- Genre: Reality television
- Created by: Martha Stewart;
- Starring: Martha Stewart; Kevin Sharkey; Ryan McCallister;
- Country of origin: United States
- Original language: English
- No. of seasons: 1
- No. of episodes: 8

Production
- Executive producers: Martha Stewart; Dan Cesareo; Lucilla D'Agostino; Taylor Lucy Choi;
- Producers: Rob Vonnes; Amy Silva;
- Production location: Bedford, New York;
- Editors: Sean Gill; Will Fleisher; Doug Garvey; Kristine Young Gaffney;
- Running time: 23-29 minutes
- Production companies: Discovery+; Big Fish Entertainment;

Original release
- Network: Discovery+
- Release: July 1 – August 5, 2021

= Martha Gets Down and Dirty =

Television show on Discovery+

Martha Gets Down and Dirty is an American reality television series which premiered on Discovery+ on July 1, 2021. Set on Martha Stewart's Bedford, New York farm, the series follows Martha Stewart, Martha Stewart Living Omnimedia Executive Director Kevin Sharkey, and Stewart's gardener, Ryan McCallister, as they complete a variety of gardening and domestic projects, with Stewart offering lifestyle tips to fans and celebrity guests.

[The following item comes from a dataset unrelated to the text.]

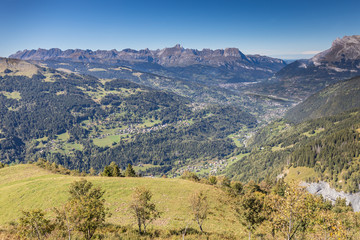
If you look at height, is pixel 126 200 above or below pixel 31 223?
below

The title references both the mucky nature of gardening and the unexpectedly risqué humor employed by Stewart therein. It became best known for an exchange between Stewart and Kim Kardashian where Stewart questioned Kardashian's capacity for daily chores. According to John Anderson of The Wall Street Journal, "you could cut the tension with a cake spatula."

==Guest stars==
- Jesse Tyler Ferguson
- Tiffany Haddish
- Tamron Hall
- Alyson Hannigan
- Paris Hilton
- Kim Kardashian
- Seth Meyers
- Ellen Pompeo
- Nicole Richie
- Al Roker
- Brooke Shields

== Episodes ==

| No. | Title | Original release date |
| 1 | "Keeping Up With Martha's Trees" | 1 July 2021 |
Martha makes the rounds on her 150 acre property in order to maintain the trees and clear dead wood. Kim Kardashian is on hand to learn new skills.
| 2 | "Fire Up the Wieners" | 1 July 2021 |
Martha hosts a hot dog contest and traffics in innuendos during her first barbecue of the spring season. Al Roker teaches her how to make his famous rub.
| 3 | "The Need for Seeds" | 1 July 2021 |
With winter over, Martha plants with the help of her seed vibrator. Martha welcomes Tiffany Haddish to the farm where they work on a special planting project.
| 4 | "House Planting Party" | 8 July 2021 |
Houseplants became popular during the COVID-19 lockdowns and Martha uses them to inject some beauty into her home. She teaches Alyson Hannigan how to care for orchids.
| 5 | "Fowl Play with Martha" | 15 July 2021 |
Martha introduces her award-winning chickens and collects fresh eggs. She is joined by Nicole Richie to swap poultry stories.
| 6 | "You Grow Girl" | 22 July 2021 |
Martha, Ryan and Kevin plant azaleas and tree peonies while fertilizing the boxwood allee. Jesse Tyler Ferguson gets a lesson in mixing the "Martharita" cocktail.
| 7 | "Flower Power" | 29 July 2021 |
Martha plants a field of roses and wild flowers. She gives Ellen Pompeo tips on arranging flowers and mixes flower-inspired cocktails with Seth Meyers.
| 8 | "Martha Vegs Out" | 5 August 2021 |
Martha breaks ground on her vegetable garden. She helps Brooke Shields learn about knife skills, instructs Paris Hilton on the perfect omelet, and assists Tamron Hall in making shaved ice.